Roberta Kyle (author) from Central New Jersey on July 13, 2012:

OK dbar-- here's a link to Guy Clark,, who wrote the song Homegrown Tomatoes in 1983

dbarspread on July 12, 2012:

Great video, BUT........ give Guy Clark his due

Randy Godwin from Southern Georgia on June 26, 2012:

I'm a fan of yours too now, Robie. And you are indeed correct about our Georgia duhmaders being delicious. I've paid my dues picking them out in the hot sun on more than one occasion but I still enjoy them all season long. Fortunately, down here the season doesn't end until late fall as a rule.


Roberta Kyle (author) from Central New Jersey on June 26, 2012:

Well, Randy, like they say down South " Bless your heart" I may be a " hard Yankee woman" but I am always delighted to meet another true tomato lover and I bet those Georgia durbaders can give their Jersey cousins a run for their money when it comes to good eating. Thanks for the comment and for stopping by. I love your profile and the looks of your hubs so I am your newest followers. I'll be back soon to do some serious reading and commenting of my own on them too:-)

Randy Godwin from Southern Georgia on June 26, 2012:

Very informative article, Robie. Some of the info I knew already but other parts is new to me. Down here in Georgia we refer to the wonderful "fruit" as "duhmaders."

And like you, I seldom eat fresh duhmaders in the off season as they require ketchup on them for flavor. :lol:

Enjoyed the read!


Roberta Kyle (author) from Central New Jersey on June 12, 2012:

Well, they have some pretty terrific tomatoes up in Massachusetts as well, ElleBee--it's all good as long as it is homegrown.. We tomato lovers have to stick together. Than ks for dropping by.

ElleBee on June 12, 2012:

I never knew that they used to consider tomatoes poisonous! Looks like I was born in the righgt era, I can't imagine a tomato-less life. Grape tomatoes are my favorites, but heirloom, beefsteak etc. are good too, even though we don't get much of the "Jersey tomato" variety up here in MA.
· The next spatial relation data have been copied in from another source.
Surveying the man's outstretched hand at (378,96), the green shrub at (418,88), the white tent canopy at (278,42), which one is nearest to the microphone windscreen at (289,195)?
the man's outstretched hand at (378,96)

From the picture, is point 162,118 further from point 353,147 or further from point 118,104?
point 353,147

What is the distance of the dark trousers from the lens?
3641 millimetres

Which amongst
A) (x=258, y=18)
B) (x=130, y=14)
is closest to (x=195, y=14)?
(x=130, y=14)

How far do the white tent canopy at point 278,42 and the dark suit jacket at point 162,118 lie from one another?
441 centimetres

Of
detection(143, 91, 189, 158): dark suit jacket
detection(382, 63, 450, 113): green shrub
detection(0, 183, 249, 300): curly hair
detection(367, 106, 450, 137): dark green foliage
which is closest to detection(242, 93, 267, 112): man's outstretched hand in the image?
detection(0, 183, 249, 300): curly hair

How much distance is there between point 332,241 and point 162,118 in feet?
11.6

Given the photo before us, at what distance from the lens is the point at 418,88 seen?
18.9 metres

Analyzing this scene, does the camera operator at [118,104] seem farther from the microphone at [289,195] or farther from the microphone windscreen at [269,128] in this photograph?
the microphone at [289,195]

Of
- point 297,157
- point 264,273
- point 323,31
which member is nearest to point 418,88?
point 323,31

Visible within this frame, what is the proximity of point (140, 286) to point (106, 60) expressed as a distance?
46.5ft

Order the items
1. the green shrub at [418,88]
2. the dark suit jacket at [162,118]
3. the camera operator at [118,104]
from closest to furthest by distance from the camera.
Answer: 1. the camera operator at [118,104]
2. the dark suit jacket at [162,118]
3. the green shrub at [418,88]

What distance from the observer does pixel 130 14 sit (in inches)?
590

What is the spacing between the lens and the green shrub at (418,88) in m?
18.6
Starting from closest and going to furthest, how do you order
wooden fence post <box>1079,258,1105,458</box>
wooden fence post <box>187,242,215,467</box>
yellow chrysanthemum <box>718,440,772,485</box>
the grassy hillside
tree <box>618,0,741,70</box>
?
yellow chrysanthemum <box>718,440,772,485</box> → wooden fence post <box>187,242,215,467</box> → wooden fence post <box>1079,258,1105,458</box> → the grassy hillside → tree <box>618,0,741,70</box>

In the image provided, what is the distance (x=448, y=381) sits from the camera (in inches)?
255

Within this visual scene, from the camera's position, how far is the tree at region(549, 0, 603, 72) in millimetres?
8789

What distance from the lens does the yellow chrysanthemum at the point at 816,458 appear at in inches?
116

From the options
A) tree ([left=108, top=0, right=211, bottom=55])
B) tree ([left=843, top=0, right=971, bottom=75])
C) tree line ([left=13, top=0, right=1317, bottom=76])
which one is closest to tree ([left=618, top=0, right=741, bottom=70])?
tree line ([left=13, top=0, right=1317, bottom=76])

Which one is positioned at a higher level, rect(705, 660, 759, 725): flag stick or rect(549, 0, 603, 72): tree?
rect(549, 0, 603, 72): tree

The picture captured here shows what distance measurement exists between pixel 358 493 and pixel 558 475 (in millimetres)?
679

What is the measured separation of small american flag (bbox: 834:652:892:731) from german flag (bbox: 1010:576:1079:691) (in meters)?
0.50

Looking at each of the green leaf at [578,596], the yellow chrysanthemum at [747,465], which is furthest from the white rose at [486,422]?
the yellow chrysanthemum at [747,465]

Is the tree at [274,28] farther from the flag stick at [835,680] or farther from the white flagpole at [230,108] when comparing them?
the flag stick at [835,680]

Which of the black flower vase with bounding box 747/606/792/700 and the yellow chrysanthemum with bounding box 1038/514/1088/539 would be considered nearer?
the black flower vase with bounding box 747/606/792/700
Roberta Kyle (author) from Central New Jersey on June 11, 2012:

Glad you liked it Deb and thanks for stopping by and leaving such a great comment. I adore that video too-- can't stop playing it over and over LOL

D. E-Platt on June 10, 2012:

Great hub as always! There's nothing like the taste of locally grown in season tomatoes, where-ever local is for us all! While I love NJ tomatoes, especially those selling at that regional farm stands, I'm willing to try them from other places too!

Anything in season is always best when you can buy it fresh, either direct from the grower or at an area produce seller, than from any grocery store. Like you I much prefer to purchase organic & locally grown, because it tastes better, it's a healthier choice and because it keeps the money in our area too!
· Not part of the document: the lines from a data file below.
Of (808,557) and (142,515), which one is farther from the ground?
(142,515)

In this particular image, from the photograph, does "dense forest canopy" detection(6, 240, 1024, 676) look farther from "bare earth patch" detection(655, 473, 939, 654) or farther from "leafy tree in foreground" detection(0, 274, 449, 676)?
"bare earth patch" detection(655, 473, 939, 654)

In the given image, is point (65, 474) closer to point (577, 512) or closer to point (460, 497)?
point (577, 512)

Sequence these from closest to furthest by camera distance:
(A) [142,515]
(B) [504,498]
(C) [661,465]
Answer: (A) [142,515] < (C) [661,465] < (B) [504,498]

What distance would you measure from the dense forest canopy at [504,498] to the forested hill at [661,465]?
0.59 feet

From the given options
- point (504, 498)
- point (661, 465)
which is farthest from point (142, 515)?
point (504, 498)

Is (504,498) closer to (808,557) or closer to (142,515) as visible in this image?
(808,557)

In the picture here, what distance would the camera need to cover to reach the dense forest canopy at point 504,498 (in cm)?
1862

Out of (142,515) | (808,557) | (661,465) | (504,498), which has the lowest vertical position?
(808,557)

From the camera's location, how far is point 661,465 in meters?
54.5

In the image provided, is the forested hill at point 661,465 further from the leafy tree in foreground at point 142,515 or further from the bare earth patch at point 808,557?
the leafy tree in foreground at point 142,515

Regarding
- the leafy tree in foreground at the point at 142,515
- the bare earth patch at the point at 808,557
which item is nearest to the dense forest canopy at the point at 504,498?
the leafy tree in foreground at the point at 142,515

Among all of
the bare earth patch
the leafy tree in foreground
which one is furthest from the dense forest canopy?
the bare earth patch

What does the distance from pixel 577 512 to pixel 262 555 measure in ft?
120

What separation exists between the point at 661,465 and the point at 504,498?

The vegetable & flower stand at the Schneiderwind Farm location, on the PA side of the Frenchtown Bridge, gets all types of amazing Heirloom tomatoes, as does Peaceful Valley Orchards at 150 Pittstown Rd. in Pittstown NJ (that's on the way up toward Clinton). So if you're up in those areas stop by & check them out over the summer, you'll be glad you did!

Loved the video with the Home Grown Tomato song!
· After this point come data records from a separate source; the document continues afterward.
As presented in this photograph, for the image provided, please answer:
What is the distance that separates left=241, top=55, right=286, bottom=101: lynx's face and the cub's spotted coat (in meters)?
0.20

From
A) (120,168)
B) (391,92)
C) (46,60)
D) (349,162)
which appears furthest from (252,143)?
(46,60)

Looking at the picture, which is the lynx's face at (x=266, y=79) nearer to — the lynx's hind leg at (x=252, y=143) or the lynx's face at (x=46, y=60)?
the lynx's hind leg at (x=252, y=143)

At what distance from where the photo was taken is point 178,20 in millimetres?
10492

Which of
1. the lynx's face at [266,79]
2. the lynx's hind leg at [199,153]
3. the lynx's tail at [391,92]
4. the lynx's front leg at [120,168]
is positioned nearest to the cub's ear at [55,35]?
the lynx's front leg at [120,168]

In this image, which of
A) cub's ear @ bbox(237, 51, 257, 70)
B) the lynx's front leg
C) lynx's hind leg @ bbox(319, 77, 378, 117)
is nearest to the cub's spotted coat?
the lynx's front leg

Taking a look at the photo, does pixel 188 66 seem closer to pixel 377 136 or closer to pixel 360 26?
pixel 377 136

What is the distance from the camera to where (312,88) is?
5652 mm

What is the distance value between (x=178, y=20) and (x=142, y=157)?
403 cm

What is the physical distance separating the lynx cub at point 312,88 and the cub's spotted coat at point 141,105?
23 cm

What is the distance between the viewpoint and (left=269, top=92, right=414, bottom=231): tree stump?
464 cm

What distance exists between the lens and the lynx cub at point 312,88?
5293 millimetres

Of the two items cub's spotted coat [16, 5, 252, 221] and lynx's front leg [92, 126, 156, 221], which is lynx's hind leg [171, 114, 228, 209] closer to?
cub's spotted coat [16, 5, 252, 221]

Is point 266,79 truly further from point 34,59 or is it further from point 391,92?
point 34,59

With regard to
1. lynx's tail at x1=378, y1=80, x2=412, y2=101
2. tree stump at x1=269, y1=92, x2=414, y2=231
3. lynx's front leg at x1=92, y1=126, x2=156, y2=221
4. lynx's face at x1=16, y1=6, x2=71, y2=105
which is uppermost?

Roberta Kyle (author) from Central New Jersey on June 10, 2012:

... and sing along while they grow lol-- thanks for stopping by UW. I love the song. I keep playing the video over and over

Susan Keeping from Kitchener, Ontario on June 10, 2012:

Gonna have to grow me some home grown tomatoes :)

Roberta Kyle (author) from Central New Jersey on April 01, 2012:

Hi Sunshine-- and I so totally agree with you about tomatoes, no matter where they come from. I love em and it is almost that time of year -- can hardly wait:-)

Linda Bilyeu from Orlando, FL on March 05, 2012:

What's not to love about the tomato ... they are delicious and can be used in so many ways. A nice shout-out to the fruit or vegetable? I'm going with vegetable.

Roberta Kyle (author) from Central New Jersey on November 07, 2011:

Thank you so much for all the wonderful factual information you've added to this hub via your excellent, meaty comment. I especially love the backstory regarding the fruit or vegetable controversy. Jersey tomatoes ARE the best-- I've lived many places and they really do taste better and if were holding a blind taste test, I would surely let you judge it:-) thanks for stopping by.

Don C. on November 05, 2011:

There is a tree that stands in Salem NJ which is the tree that the colonel stood under when he tomatoes in front of a mass of people that came to see him die. I don't think that it is just folk lore if they have a tree with a plaque describing the events which newspapers wrote about also.

The case of the tomato being a fruit or a vegetable was taken to the highest court in the land...The US Supreme Court! They proclaimed that it is botanically a fruit and a vegetable in the culinary sense. Sounds likes one of the wisest decisions that they made in a long time! The 1863 suit was from against a New York customs collector Edward Hedden to recover duties "paid under protest" on the import of tomatoes from the West Indies. At the time, vegetables required a 10 percent tariff. Fruits were imported duty-free. In other words Nix said tomatoes were fruit (no duty) and Hedden said they're vegetables (pay me big boy)!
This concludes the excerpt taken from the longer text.